Here’s how the same flow would look with the new API:

The sender:

val ledgerTransaction: LedgerTransaction = TransactionBuilder(General, specificNotary)
        .addInputState(ourStateAndRef)
        .addOutputState(ourOutput)
        .addCommand(ourCommand)
        .addAttachment(ourAttachment)
        .build()

val signedTx: LedgerTransaction = serviceHub.signTransaction(ledgerTransaction)

val counterPartySignature = sendAndReceive<DigitalSignature.WithKey>(counterparty, signedTx).unwrap { it }

val finalTx: LedgerTransaction = signedTx + counterPartySignature

// The sender doesn't need to perform any dependency resolution
// When recording the transaction, a SignedTransaction(WireTransaction, signatures) is extracted and
// stored, but it's all done inside service hub. Loading a transaction from storage also automatically resolves it
// to a LedgerTransaction
subFlow(FinalityFlow(finalTx))

The receiver:

val transaction: LedgerTransaction = receiveAndVerifyTransaction(counterparty)

// At this point we're guaranteed that the transaction is valid, only need to check signatures
transaction.verifySignatures(allowedToBeMissing = me, notaryKey)

// Do custom checks
transaction.inputs.single().state.data is MyContractState

// Add my signature
val mySignature = serviceHub.createSignature(transaction)

send(mySignature)

It definitely requires a bit more thought in some places, but that’s the general idea.

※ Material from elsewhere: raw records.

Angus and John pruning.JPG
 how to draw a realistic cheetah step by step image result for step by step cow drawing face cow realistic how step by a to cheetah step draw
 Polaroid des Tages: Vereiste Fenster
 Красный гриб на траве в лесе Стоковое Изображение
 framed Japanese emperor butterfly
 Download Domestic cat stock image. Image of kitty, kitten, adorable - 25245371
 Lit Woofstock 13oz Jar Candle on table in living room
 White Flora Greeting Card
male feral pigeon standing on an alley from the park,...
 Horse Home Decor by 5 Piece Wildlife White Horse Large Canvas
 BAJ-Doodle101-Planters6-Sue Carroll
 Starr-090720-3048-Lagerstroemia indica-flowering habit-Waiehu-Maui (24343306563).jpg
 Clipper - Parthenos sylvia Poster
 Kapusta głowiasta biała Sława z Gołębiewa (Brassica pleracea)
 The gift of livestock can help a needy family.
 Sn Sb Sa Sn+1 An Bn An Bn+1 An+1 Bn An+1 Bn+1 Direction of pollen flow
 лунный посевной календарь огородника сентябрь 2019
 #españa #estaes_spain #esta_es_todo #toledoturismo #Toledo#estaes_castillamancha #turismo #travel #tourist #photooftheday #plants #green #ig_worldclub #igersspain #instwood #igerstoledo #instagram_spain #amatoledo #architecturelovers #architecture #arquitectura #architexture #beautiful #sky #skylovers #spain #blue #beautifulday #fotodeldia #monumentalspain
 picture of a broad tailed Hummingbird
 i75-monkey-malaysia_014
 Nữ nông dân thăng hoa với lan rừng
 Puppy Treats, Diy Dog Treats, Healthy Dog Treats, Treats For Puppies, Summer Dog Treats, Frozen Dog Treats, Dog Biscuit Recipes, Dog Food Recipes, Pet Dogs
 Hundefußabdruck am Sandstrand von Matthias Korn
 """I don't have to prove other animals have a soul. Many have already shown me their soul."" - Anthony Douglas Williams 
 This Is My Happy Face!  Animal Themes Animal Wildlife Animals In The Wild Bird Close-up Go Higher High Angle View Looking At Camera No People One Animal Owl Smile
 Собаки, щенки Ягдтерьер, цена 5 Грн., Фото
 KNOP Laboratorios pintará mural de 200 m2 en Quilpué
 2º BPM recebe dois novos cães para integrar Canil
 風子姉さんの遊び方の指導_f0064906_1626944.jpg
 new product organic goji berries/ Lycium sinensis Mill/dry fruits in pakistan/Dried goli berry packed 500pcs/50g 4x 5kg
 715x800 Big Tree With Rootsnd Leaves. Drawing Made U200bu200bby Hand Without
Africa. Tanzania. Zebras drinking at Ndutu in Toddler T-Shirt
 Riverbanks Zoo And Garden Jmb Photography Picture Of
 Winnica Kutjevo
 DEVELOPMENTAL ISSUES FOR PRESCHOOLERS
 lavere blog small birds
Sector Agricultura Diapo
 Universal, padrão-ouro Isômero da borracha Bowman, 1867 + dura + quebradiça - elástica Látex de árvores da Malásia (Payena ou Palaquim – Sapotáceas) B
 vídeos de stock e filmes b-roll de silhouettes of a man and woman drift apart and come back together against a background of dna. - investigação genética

Any thoughts or comments much appreciated!


(Andrius Dagys) #2

As a consequence of this change we could also get rid of the TransactionState wrapper, by moving the encumbrance and notary pointers out of the states. Since no notary change is allowed in a regular transaction, we can just use the transaction’s notary field as an indicator for all the output states’ notaries. That would eliminate the “check no notary change” verification step.


(Mike Hearn) #3

It looks reasonable - can you talk to Roger and Matthew about this and ask them to comment? They have also looked at simplifications in this area and came up with a different proposal, but I don’t recall right now how it differed.

The main issue we ran into is that we now have enough code in apps and unit tests that changing this sort of core API takes a huge effort and ended up becoming impractical. Have you evaluated the cost of the change? We’re running out of time to do such things.